◆ PROBLEM ◆
Only the lines below starting at the one that contains "United States, site archbold_FL-12." and ending at the one that contains "category: gazellethomsons" are to be reproduced, exactly and with both ends kept.

= Beginning of Section =

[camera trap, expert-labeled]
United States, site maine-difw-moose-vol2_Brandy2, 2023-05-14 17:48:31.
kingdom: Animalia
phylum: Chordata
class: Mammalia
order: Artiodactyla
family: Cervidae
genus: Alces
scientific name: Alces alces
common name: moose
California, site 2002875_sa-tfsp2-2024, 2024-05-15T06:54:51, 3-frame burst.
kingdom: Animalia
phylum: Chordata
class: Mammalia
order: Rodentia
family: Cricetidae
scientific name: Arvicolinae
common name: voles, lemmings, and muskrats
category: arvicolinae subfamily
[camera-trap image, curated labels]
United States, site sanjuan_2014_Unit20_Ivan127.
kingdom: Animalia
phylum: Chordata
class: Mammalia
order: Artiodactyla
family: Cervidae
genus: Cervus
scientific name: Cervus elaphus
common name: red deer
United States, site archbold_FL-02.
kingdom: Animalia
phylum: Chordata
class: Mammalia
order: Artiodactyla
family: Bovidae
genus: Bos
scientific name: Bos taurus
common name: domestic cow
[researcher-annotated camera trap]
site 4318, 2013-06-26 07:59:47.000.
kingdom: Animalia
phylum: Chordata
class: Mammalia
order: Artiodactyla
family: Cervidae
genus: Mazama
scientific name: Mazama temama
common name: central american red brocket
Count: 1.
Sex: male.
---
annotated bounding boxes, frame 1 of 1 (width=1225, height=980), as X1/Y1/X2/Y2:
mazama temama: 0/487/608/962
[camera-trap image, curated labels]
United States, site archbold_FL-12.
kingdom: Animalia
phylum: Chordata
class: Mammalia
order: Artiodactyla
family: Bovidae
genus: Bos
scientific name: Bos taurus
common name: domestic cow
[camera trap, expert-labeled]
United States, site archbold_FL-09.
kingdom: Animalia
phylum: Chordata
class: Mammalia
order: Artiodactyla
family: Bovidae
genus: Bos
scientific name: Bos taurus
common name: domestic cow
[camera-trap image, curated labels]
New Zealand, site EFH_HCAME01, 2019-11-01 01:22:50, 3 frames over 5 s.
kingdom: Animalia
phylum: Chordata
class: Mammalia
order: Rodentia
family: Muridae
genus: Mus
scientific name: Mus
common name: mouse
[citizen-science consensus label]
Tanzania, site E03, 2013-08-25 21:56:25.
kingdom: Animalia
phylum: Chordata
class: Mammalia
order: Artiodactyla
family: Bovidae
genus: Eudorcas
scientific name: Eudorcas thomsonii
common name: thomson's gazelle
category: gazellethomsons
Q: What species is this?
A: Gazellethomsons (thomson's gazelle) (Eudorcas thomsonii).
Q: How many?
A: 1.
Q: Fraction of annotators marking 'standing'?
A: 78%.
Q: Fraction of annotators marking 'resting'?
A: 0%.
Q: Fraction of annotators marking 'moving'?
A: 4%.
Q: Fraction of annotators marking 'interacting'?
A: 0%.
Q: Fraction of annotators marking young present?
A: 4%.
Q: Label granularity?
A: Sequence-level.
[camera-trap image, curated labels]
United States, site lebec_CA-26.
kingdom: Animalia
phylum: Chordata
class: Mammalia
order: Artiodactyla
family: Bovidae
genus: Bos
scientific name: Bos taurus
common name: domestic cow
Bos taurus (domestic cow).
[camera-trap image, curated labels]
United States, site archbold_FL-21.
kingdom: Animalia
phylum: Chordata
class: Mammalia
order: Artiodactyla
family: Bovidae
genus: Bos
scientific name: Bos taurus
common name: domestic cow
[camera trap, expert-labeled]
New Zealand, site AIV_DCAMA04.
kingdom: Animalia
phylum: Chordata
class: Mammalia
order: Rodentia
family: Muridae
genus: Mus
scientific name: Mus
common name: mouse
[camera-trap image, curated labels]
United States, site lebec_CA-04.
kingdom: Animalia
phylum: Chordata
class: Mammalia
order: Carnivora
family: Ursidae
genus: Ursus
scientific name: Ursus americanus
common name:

= End of Section =

◆ TASK RESPONSE ◆
United States, site archbold_FL-12.
kingdom: Animalia
phylum: Chordata
class: Mammalia
order: Artiodactyla
family: Bovidae
genus: Bos
scientific name: Bos taurus
common name: domestic cow
[camera trap, expert-labeled]
United States, site archbold_FL-09.
kingdom: Animalia
phylum: Chordata
class: Mammalia
order: Artiodactyla
family: Bovidae
genus: Bos
scientific name: Bos taurus
common name: domestic cow
[camera-trap image, curated labels]
New Zealand, site EFH_HCAME01, 2019-11-01 01:22:50, 3 frames over 5 s.
kingdom: Animalia
phylum: Chordata
class: Mammalia
order: Rodentia
family: Muridae
genus: Mus
scientific name: Mus
common name: mouse
[citizen-science consensus label]
Tanzania, site E03, 2013-08-25 21:56:25.
kingdom: Animalia
phylum: Chordata
class: Mammalia
order: Artiodactyla
family: Bovidae
genus: Eudorcas
scientific name: Eudorcas thomsonii
common name: thomson's gazelle
category: gazellethomsons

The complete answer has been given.